Gigachad 16 hours ago [-]
I hate being paid to review AI slop.
goalieca 1 days ago [-]
> With AI blowing up the line counts on PRs,
Well, the process you’re describing is mature and intentionally slows things down. The LLM push has almost the opposite philosophy. Everyone talks about going faster and no one believes it is about higher quality.
digikata 1 days ago [-]
Go slow to go fast. Breaking up the PR this way also allows later humans and AI alike to understand the codebase. Slowing down the PR process with standards lets the project move faster overall.
If there is some bug that slips by review, having the PR broken down semantically allows quicker analysis and recovery later for one case. Even if you have AI reviewing new Node.js releases for if you want to take in the new version - the commit log will be more analyzable by the AI with semantic commits.

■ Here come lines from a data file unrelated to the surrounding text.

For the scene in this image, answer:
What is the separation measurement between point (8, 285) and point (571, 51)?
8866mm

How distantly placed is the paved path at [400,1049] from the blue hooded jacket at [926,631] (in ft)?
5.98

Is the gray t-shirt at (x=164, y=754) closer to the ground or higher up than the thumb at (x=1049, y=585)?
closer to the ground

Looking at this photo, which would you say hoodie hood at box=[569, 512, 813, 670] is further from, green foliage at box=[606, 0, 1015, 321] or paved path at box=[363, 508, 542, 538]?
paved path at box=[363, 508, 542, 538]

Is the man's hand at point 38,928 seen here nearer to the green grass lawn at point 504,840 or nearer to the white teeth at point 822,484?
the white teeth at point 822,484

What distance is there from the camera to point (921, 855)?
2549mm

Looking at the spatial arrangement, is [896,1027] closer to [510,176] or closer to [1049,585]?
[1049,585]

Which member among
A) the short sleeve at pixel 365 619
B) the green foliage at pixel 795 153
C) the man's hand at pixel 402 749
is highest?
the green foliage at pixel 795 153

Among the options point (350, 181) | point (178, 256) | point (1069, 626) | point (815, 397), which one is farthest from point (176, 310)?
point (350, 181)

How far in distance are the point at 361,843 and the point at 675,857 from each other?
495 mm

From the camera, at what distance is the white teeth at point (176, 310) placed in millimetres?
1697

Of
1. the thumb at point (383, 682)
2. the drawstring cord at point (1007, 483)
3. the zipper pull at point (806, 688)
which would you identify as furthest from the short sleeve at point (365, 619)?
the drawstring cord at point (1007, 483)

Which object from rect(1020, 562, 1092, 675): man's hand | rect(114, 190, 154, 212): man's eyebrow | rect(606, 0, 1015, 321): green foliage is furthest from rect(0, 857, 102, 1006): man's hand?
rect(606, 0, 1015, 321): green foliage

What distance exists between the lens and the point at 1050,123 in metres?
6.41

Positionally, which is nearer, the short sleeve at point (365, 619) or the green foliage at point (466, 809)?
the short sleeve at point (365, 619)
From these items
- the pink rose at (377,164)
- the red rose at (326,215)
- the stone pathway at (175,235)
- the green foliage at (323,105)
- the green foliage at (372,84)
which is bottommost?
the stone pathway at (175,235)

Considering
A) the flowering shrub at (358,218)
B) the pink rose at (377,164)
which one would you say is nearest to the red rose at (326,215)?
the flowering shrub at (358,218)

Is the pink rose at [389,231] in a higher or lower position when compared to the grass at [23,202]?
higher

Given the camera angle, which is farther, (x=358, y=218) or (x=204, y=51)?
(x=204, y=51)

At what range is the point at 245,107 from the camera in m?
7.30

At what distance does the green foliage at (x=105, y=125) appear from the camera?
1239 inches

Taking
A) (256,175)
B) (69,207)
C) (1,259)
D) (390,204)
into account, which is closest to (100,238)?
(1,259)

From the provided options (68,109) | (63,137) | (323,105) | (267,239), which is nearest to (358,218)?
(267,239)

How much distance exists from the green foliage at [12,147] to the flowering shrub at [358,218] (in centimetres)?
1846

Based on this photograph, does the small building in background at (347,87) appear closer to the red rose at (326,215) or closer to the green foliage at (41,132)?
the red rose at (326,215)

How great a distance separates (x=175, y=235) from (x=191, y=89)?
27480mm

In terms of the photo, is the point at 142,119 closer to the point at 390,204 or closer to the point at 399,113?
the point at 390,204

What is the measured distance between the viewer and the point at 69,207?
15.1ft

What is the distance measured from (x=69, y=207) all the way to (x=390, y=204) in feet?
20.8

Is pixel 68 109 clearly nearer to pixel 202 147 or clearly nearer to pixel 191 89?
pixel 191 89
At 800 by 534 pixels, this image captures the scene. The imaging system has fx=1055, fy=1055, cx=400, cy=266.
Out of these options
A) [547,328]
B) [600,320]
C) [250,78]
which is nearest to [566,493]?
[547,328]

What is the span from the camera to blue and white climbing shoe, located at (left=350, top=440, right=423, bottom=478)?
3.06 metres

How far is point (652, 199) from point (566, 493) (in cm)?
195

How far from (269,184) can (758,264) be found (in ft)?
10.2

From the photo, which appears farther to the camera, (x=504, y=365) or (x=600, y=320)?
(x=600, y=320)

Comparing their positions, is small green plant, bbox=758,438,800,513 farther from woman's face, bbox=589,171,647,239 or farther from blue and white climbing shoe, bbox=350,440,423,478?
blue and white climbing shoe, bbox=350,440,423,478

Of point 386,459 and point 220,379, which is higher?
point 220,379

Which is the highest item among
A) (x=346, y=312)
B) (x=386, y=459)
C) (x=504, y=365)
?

Treating the code as throwaway is valid in a few small contexts, but that is not the case for PRs going into maintained projects like Node.js.
tracker1 1 days ago [-]
TBF, most of the AI code I've reviewed isn't significantly different than code I've seen from people... in fact, I've seen significantly worse from real people.
The fact is, it's useful as a tool, but you still should review what's going on/in. That isn't always easy though, and I get that. I've been working on a TS/JS driver for MS-SQL so I can use some features not in other libraries, mostly bridging a Rust driver (first Tiberious, then mssql-client), the clean abstraction made the switch pretty quick... a fairly thorough test suite for Deno/Node/Bun kapt the sanity in check. Rust C-style library with FFI access in TS/JS server environment.
My hardest part, is actually having to setup a Windows Server to test the passswordless auth path (basically a connection string with integrated windows auth). I've got about 80 hours of real time into this project so far. And I'll probably be doing 2 followups.. one with be a generic ODBC adapter with a similar set of interfaces. And a final third adapter that will privide the same methods, but using the native SQLite underneath but smothing over the differences.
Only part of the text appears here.